Depois das fartas ceias de fim de ano, vem a culpa. Jura a Santa Magreza do Espírito Veronino, ao contrário do que prega a festejante igreja católica, que a comilança de natal e ano novo são coisas do demo para engordar todo mundo e tornar um verão uma espécie de data maldita, com gorduras fritando ao calor dos infernos como o diabo gosta quer. 

Janeiro é o mês dos 4P: das promessas, preces e prescrições. Tem a promessa "nunca mais vou beber e comer desse tanto", tem a prece do emagrecimento do Marcelo Rossi (!?!?) e as prescrições  médicas. e o quarto "P" fica a critério do freguês (ficar puto, pegar todas, meter o pau na vizinha gostosa, ficar perdido, bater punheta, pular a cerca, dar piti, passar fome etc.) 

Na onda do início de ano devagar, as revistecas e jornalicos enchem as bancas com capas milagrosas, mostrando todas as simpatias, previsões mirabolantes para 2011, e, claro, 8.456.676.697 tipos de dietas, uma vez que 94% das mulheres magras se acham gordas. Veja a seguir algumas delas:








Dieta da Chuva

Porém, faltou uma dieta importante, que ainda não sei se emagrece mesmo, embora tenha a mesma característica de passar fome como todas as outras. Eu explico. Há dez dias chove no Distrito Federal, há doze dias meus braços e pernas secretos, que dão conta de toda a casa, saíram de férias. Embora a previsão de que a chuva acabe amanhã, minha fiel secreta(ria) volta apenas no fim do mês. Isso significa que (somado ao fato do patrão ter me dado trabalho para fazer em casa nestas duas semanas) minha geladeira está oca e fria como o tempo de Brasília. Por isso, criei uma nova modalidade: a dieta da chuva.

O mais interessante da dieta da chuva (simples de fazer: ponha no prato o que não há para comer em casa, mexa com a chuva incessante lhe dá muita preguiça e impede de sair nas ruas de Brasília até o mercado, cozinhe tudo no fogo alto da falta de grana para pedir um delivery) é que ela vem acompanhada da dieta da folga.

Dieta da folga

Essa, mais complexa e também chamada de dieta dos restos (ou dos ratos?), consiste em pegar as sobras da ceia (caso você tenha ido em alguma com intimidade para levar uma quentinha) que duram apenas umas 48 horas e passar os próximos dias inventando com os restolhos do armário da dispensa. 

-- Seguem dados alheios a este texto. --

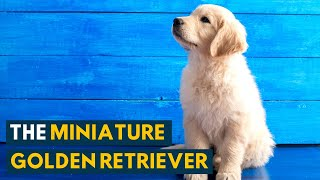 Miniature Golden Retriever: All the Qualities of The Golden Retriever In A Smaller Package!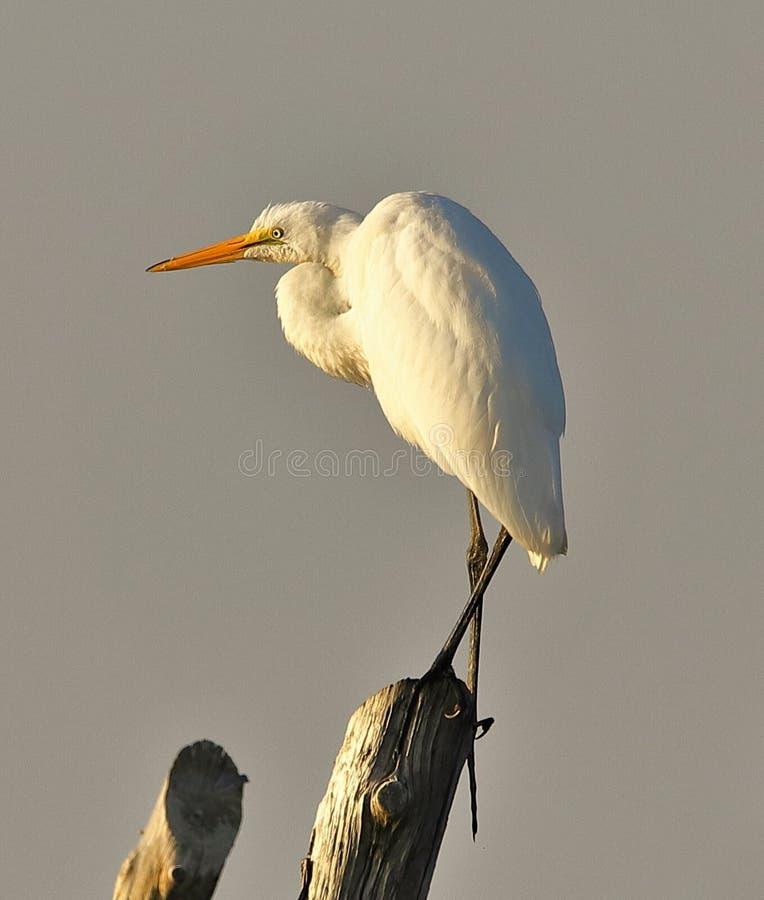 Great White Egret na jeden nodze zdjęcia royalty free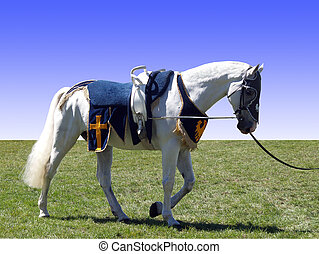 Horse with Vaulting Saddle - A trick horse with vaulting...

Eu que não tive ceias, por isso não tive perus sobrando nas refeições seguintes, fiquei na seca chuva mesmo. Nessa façanha venho sobrevivendo, segundo contabilidades da despensa, com duas bananas, três pacotes de sódio macarrão instantâneo, duas caixas de suco, uma maça, meio pacote de pão de forma, duas caixas de gelatina, um vidro de palmito, uma lata de leite condensado, uma lata de atum, uma caixa de creme de leite e meio vidro de requeijão. Só.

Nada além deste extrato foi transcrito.